In an embodiment, the interaction device may receive response information returned by the user in the sensing area for the interaction content, where the response information includes the event assistance request. For example, when the interactive content is "xiaobai," what can help your, the user in the sensing area can reply to "call employee xiaohei," and the interactive device can make sure that its event assistance request is a call request for "employee xiaohei," thereby initiating a call to the "employee xiaohei. The manner in which the interaction device provides the interaction content is not necessarily related to the manner in which the user returns the response information in the sensing area, and the two may be the same or different, which is not limited in this specification.

In an embodiment, when a plurality of users exist in the sensing area, the interaction device may select the users as the assistance objects according to a preset sequence; then, the interaction equipment sequentially sends prompts to the selected users so that the selected users send corresponding event assistance requests, and therefore the users in the sensing area can sequentially send event assistance requests, confusion caused when a plurality of users send event assistance requests simultaneously is avoided, the interaction equipment cannot accurately know the event assistance requests corresponding to the users, and the assistance efficiency and success rate of the interaction equipment to the users are improved.

In an embodiment, the interaction device may perform semantic recognition on the collected user voice to obtain the event assistance request; and the interactive device can perform voice feature recognition on the user voice to determine a source user of the user voice. Then, even if a plurality of users in the sensing area speak at the same time, the interaction device can also simultaneously distinguish speaking contents corresponding to the users respectively and respond to corresponding event assistance requests, so that assistance efficiency of the users is improved.

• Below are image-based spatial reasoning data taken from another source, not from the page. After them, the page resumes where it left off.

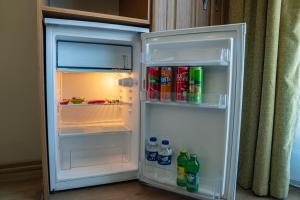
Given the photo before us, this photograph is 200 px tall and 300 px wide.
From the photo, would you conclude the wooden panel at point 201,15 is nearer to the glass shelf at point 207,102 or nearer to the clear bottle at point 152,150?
the glass shelf at point 207,102

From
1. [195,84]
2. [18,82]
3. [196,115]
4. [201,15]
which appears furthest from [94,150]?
[201,15]

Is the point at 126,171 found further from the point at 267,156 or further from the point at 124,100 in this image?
the point at 267,156

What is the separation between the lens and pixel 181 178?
1.32 meters

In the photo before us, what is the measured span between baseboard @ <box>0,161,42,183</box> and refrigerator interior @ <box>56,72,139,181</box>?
23 centimetres

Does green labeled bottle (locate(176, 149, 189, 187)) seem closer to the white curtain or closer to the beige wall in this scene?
the white curtain

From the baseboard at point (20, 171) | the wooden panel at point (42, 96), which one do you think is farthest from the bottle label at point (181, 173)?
the baseboard at point (20, 171)

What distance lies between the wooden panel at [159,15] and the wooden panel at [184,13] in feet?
0.29

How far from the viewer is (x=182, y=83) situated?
132 centimetres

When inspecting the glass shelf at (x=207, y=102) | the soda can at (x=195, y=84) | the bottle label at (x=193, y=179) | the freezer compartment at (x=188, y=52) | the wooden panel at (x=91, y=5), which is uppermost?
the wooden panel at (x=91, y=5)

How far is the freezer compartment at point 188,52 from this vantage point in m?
1.22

The interaction equipment can perform identity recognition on the users in the induction area in advance to obtain identity information of each user; when a plurality of users exist in the sensing area, the interaction equipment can conduct voice feature recognition on collected user voices according to the voice features corresponding to the recognized users, so that source users of the user voices are determined, and compared with the fact that voice feature recognition is conducted on the user voices by using the full quantity of voice features, the duration occupied by the voice feature recognition can be greatly shortened.

In one embodiment, when the user in the sensing area is a member inside the community, the interaction device may assist in completing the corresponding community management event in response to the event assistance request; when the user within the sensing area is a group external person, the interaction device may send a reminder message to the associated group internal member in response to the event assistance request, assist the group external person in establishing communication with the associated group internal member, or direct the group external person to a processing location where the event is accessed; when the user in the sensing area is an administrator, the interactive device may assist in completing the corresponding device management event in response to the event assistance request.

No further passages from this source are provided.